╭──

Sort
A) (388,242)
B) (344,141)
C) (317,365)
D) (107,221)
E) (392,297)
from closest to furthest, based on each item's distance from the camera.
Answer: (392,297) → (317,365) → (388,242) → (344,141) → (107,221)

╰──

● **Objective**
Output the records above verbatim, with no changes.

● **Written solution**
Sort
A) (388,242)
B) (344,141)
C) (317,365)
D) (107,221)
E) (392,297)
from closest to furthest, based on each item's distance from the camera.
Answer: (392,297) → (317,365) → (388,242) → (344,141) → (107,221)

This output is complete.